CALIGRAMA | MISTERIO Y SUSPENSO | 208 PÁGINAS | 2017
Hace tiempo que Rubén Alday busca refugio en el fondo del vaso. Sus tiempos de escritor de éxito han quedado atrás y solo el alcohol logra llenar su vacío. Por eso acude cada tarde al mismo bar en busca de la anestesia que le calme el dolor. Y todos los días la chica de mirada triste se sienta frente a él, escondiendo su pena tras un libro.Poco a poco el novelista acaba idolatrando a esa curiosa musa, hasta que descubre que ella es su última oportunidad para escapar del abismo. Pero cuando al fin reúne valor para hablarle, la chica no se presenta en el bar. Al descubrir que su musa ha sido asesinada, Rubén inicia una desesperada investigación para encontrar al culpable y vengar su muerte.

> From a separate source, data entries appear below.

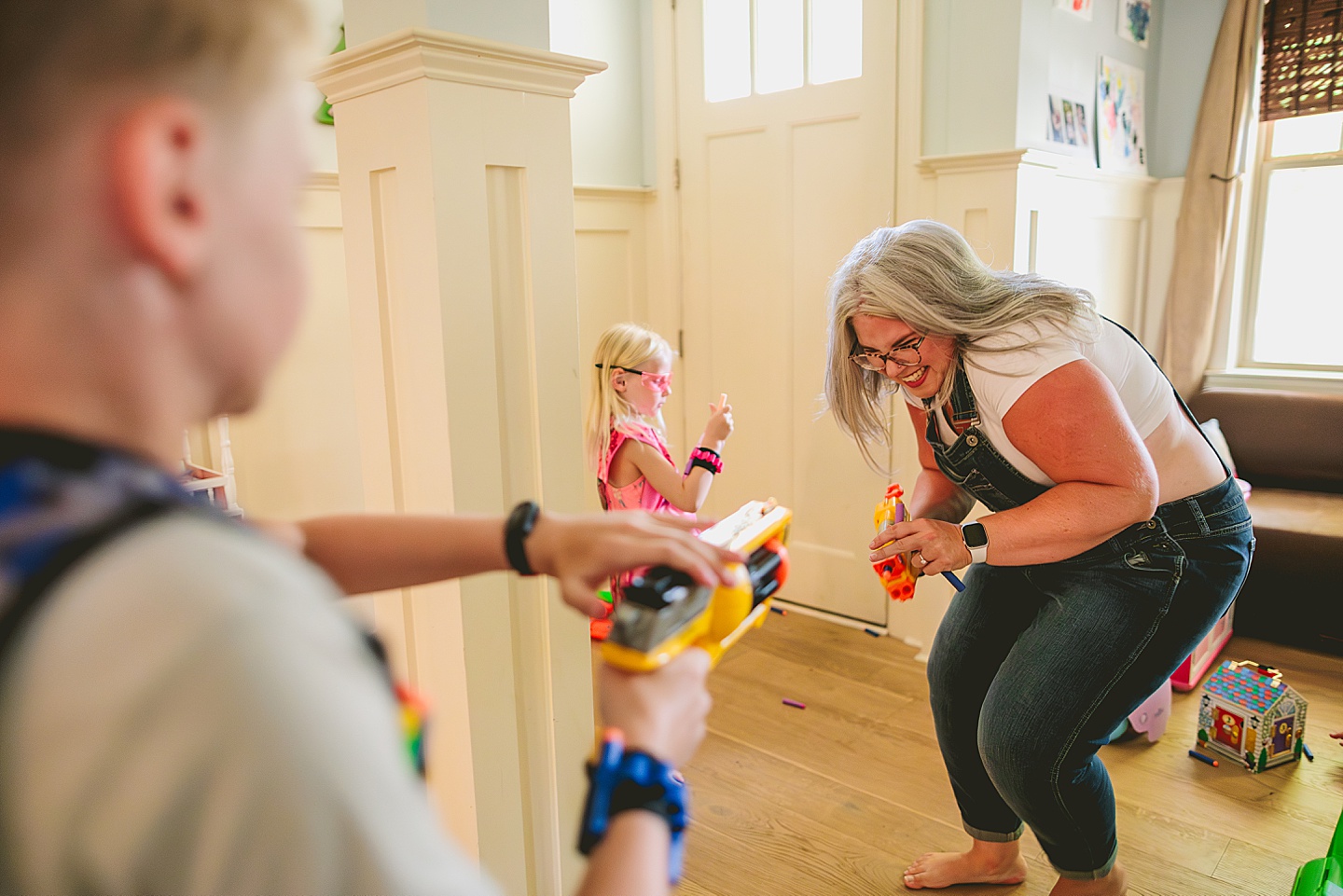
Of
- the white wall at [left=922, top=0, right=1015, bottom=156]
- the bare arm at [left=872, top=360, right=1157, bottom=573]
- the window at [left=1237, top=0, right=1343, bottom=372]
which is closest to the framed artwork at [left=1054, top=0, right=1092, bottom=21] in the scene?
the white wall at [left=922, top=0, right=1015, bottom=156]

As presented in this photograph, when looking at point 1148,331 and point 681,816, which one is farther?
point 1148,331

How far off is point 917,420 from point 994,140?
138 cm

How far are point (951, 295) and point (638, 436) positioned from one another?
1.07 m

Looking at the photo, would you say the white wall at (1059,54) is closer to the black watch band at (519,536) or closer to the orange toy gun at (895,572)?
the orange toy gun at (895,572)

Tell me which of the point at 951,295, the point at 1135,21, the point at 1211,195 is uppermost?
the point at 1135,21

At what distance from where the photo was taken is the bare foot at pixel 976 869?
78.7 inches

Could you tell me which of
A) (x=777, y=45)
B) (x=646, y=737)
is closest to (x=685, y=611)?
(x=646, y=737)

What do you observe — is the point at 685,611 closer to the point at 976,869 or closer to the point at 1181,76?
the point at 976,869

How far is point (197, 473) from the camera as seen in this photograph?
2.77 metres

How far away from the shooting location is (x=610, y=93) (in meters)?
3.70

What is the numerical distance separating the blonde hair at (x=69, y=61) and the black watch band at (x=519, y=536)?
0.42 meters

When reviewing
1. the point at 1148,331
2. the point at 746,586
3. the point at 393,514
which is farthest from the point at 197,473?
the point at 1148,331

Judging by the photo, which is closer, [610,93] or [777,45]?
[777,45]

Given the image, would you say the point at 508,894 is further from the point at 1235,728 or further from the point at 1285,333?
the point at 1285,333
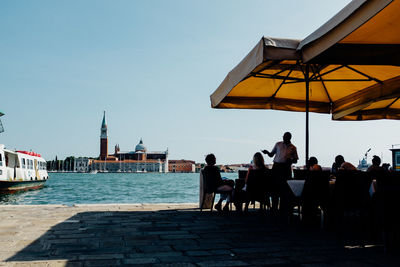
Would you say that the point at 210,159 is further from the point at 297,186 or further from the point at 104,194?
the point at 104,194

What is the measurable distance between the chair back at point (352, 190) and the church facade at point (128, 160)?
141 meters

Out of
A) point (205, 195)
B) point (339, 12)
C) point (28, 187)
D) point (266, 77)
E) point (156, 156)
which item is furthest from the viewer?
point (156, 156)

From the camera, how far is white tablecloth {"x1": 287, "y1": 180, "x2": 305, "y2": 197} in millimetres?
4367

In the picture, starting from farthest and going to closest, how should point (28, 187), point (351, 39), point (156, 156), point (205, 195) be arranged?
point (156, 156) < point (28, 187) < point (205, 195) < point (351, 39)

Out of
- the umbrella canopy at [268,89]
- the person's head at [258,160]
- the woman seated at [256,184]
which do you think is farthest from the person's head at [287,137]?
the umbrella canopy at [268,89]

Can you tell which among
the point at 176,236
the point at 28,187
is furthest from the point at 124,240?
the point at 28,187

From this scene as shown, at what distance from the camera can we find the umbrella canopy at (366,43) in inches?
111

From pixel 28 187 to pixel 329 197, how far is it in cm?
2564

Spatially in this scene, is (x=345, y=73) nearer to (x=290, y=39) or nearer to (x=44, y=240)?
(x=290, y=39)

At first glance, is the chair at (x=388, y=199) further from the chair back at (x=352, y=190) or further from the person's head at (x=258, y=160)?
the person's head at (x=258, y=160)

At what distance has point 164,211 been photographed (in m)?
6.14

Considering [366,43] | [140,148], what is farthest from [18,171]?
[140,148]

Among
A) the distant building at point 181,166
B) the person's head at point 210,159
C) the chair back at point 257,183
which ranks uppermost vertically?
the person's head at point 210,159

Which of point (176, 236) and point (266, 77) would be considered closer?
point (176, 236)
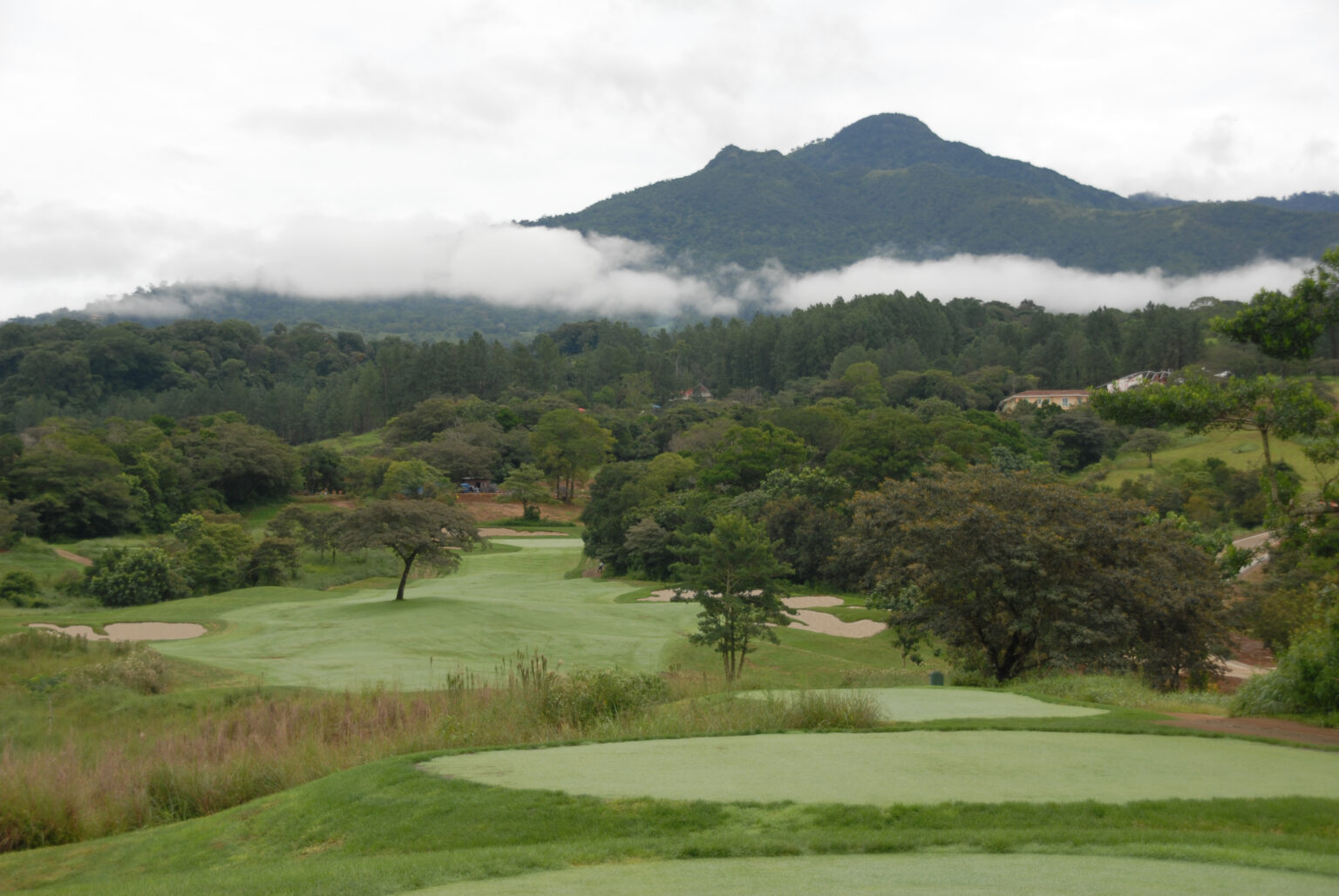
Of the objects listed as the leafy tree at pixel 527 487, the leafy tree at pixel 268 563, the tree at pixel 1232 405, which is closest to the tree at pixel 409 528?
the leafy tree at pixel 268 563

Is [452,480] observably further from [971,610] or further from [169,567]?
[971,610]

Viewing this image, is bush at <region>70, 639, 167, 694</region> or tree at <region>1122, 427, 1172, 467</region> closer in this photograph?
bush at <region>70, 639, 167, 694</region>

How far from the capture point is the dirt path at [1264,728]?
11.9 metres

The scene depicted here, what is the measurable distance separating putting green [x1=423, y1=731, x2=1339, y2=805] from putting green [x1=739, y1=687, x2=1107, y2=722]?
1682 mm

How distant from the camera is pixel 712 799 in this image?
8578 millimetres

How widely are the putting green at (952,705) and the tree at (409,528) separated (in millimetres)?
22966

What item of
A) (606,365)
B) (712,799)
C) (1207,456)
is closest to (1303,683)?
(712,799)

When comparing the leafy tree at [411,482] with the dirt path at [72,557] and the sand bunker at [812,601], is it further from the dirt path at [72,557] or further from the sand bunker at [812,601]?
the sand bunker at [812,601]

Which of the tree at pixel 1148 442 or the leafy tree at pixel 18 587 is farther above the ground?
the tree at pixel 1148 442

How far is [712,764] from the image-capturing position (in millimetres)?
10188

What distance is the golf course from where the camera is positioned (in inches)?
265

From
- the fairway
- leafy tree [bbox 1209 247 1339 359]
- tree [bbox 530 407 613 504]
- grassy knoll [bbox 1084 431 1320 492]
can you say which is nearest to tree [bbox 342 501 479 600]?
the fairway

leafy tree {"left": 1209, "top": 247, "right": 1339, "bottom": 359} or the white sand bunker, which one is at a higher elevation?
leafy tree {"left": 1209, "top": 247, "right": 1339, "bottom": 359}

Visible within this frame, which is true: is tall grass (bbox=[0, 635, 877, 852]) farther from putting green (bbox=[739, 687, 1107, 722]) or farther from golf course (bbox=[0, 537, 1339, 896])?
putting green (bbox=[739, 687, 1107, 722])
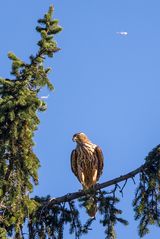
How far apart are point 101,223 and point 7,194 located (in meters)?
1.53

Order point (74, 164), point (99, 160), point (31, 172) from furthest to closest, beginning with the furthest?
point (74, 164) → point (99, 160) → point (31, 172)

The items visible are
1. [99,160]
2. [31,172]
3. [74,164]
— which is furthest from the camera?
[74,164]

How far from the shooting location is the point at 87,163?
12617mm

Link para conseguir ejemplar: En el fondo del Vaso.
Antes que nada, quiero agradecer Edición Anticipada por haberme dado la oportunidad de leer este libro. Aunque en un principio la verdad no me llamó tanto la atención por la portada (la mayoría me entra por los ojos, lo admito jajaja). No es de lo que más me hubiera gustado para el libro, a pesar de que sí transmite un panorama de desolación, desazón y desesperanza que en todo momento el libro contiene, sobretodo por parte del protagonista quien es el personaje que más llega a sufrir.
Rubén, como acabo de decir, es un personaje que está atravesado por la tristeza. Ya sea por una cosa u otra, siempre el panorama se ve negro para el personaje principal. Desde el inicio de la novela se puede ver que posee unos problemas con el alcohol. El autor ha logrado demostrar esta adicción de una manera en la que se entiende que el alcohol puede llegar a ser la consecuencia de intentar olvidar. En otras palabras, el vicio de Rubén en un principio es parte de su propia vida, casi que diría su único acompañante dentro de la soledad que embarga toda su vida que tiene el objetivo de olvidar todo el pasado. Esto se agrava después de la muerte de Triste… Ya que la he tomado a ella, quiero admitir que me ha encantado el nombre que le ha colocado el autor a este personaje. Creo que toda la novela tiene una conexión importante con las metáforas ya sean los nombres de los personajes (por ejemplo este mismo de Triste, que tiene una connotación muy fuerte, casi como un reflejo de la misma persona de Rubén), sino que también la historia es una metáfora en sí misma.
Casi como una superación de vida, en esta novela se toman cuestiones que creo que intentan advertir al lector de manera muy indirecta, casi sin demostrar demasiado lo que intenta dejar plasmado en nosotros. Esas palabras silenciosas, el “qué hubiera sido”, los abandonos constantes… Todo esto se entremezcla y entreteje en la novela para marcar rotundamente al personaje principal, quien termina en una depresión peor debido a las oportunidades perdidas en su vida, mucho peor cuando se pierde esa última ocasión: Triste, su musa. Este libro toma unos temas bastante interesantes y los traslada a metáforas que nos ayudan a comprender de una manera poética situaciones banales del día a día.
El espacio en este libro me ha dado una sensación de pérdida y despedidas constantemente. Algo que me ha gustado experimentar ya que el autor logra transmitir los sentimientos con pocas palabras, me hizo sentir todo por lo que pasaba el personaje y me vi muy identificada. Ese es uno de los puntos a favor más importantes, me gusta poder meterme de lleno en la novela, poder sentir lo que los personajes van pasando escena tras escena, cosa que se ha logrado transmitir muy bien. En cuanto a los escenarios, creo que el que más me ha gustado ha sido el bar. Rubén pasa todos los días con su tristeza, embarcándose a la adicción al alcohol siempre observando de lejos esa musa perfecta, soñado con ella. El bar es un lugar de aceptación mutua pero también de una franqueza acerca de sí mismos, en este sitio no pretenden ser alguien más, son completamente ellos en todo sentido. Creo que es un espacio que está muy bien trabajado por el autor y que se podría analizar profundamente pero en esta publicación me quedo solo con lo superficial.
Por último, quiero aclarar que en este libro se toman elementos policíacos. A mí el género policial me fascina, aunque no suelo tocarlo mucho debido a mi falta de tiempo, pero cuando lo hago siempre le tomo el debido respeto. Los autores tienen un trabajo bastante difícil al pensar estos tipos de libros y me gusta ir descubriendo de a poco todo. Si bien no creo que sea el principal tema de la lectura en este libro, sí ha tenido un peso y me ha llevado a una lectura un poco más rápida, ágil, en la que me ha gustado mucho meterme.
En fin, esta novela está cargada de sentimientos melancólicos con un tintes sombríos y espesos que el autor supo manejar a la perfección. Posee una lectura ágil que ayuda además con los elementos policíacos que se entremezclan en esta obra.